▶ **DOCUMENTO**
Juan era un profeta enfrentado al sistema; un hombre austero y exigente consigo mismo que recorría el Jordán invitando al pueblo a volver la espalda al pecado, a cumplir su parte de la Alianza con Dios, a la penitencia y al bautismo por inmersión.
El gran éxito de Juan provenía del hecho insólito de abrir una puerta de salvación al pueblo llano y depauperado. A aquella chusma maldita —según expresión de los fariseos—, a los que todos despreciaban y condenaban de antemano, les decía que el Señor no les despreciaba; que también podían acceder al reino de Dios; que, en contra de lo que decían las autoridades religiosas, la salvación no estaba reservada a los selectos, sino a todos los que se convirtiesen arrepintiéndose de sus pecados.
Su enfrentamiento con las autoridades civiles tenía su origen en que Juan les hablaba con inusitada crudeza, denunciaba en público sus abusos y ponía de relieve sus vicios y corrupciones. También estaba amenazado por las autoridades religiosas, porque ofrecía la salvación al pueblo a través de un rito no sancionado por ellas, y en lugar profano; ajeno al Templo. La gente sagrada de Israel no podía permitir un hecho de estas dimensiones al margen de su omnímoda influencia.
En cualquier caso, su fama como profeta era formidable y crecía de día en día. Mucha gente de Jerusalén, de toda Judea e incluso de Galilea, salía al Jordán a escucharle y a ser bautizados por él. A Juan se le considera el heraldo de Jesús y por eso tiene un puesto destacado en los textos del Adviento, pero posiblemente fue mucho más.

▶ **MATERIAL DE TRABAJO**

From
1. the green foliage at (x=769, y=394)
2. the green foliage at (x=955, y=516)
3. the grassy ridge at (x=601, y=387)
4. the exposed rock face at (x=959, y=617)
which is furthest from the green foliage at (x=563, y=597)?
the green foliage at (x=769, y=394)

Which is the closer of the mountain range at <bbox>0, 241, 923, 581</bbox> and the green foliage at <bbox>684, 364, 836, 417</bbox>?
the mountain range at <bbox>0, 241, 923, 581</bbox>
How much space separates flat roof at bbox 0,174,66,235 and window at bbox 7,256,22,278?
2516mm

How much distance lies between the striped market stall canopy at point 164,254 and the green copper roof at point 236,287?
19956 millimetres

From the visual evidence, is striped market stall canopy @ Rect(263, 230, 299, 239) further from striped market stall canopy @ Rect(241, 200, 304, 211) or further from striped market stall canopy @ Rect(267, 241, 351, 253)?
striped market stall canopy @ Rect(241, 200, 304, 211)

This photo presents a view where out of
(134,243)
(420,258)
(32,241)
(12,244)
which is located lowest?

▶ **INSTRUCCIONES**
1 - Copia literalmente el pasaje del texto sobre Juan que se abre con las palabras que contienen "Juan era un" y se cierra con "bautismo por inmersión.".
2 - Devuelve cada línea de las filas en la que aparezca la cadena "foliage".
El texto y las filas son materiales independientes entre sí.

▶ **RESPUESTAS**
1 -
Juan era un profeta enfrentado al sistema; un hombre austero y exigente consigo mismo que recorría el Jordán invitando al pueblo a volver la espalda al pecado, a cumplir su parte de la Alianza con Dios, a la penitencia y al bautismo por inmersión.

2 -
1. the green foliage at (x=769, y=394)
2. the green foliage at (x=955, y=516)
which is furthest from the green foliage at (x=563, y=597)?
the green foliage at (x=769, y=394)
Which is the closer of the mountain range at <bbox>0, 241, 923, 581</bbox> and the green foliage at <bbox>684, 364, 836, 417</bbox>?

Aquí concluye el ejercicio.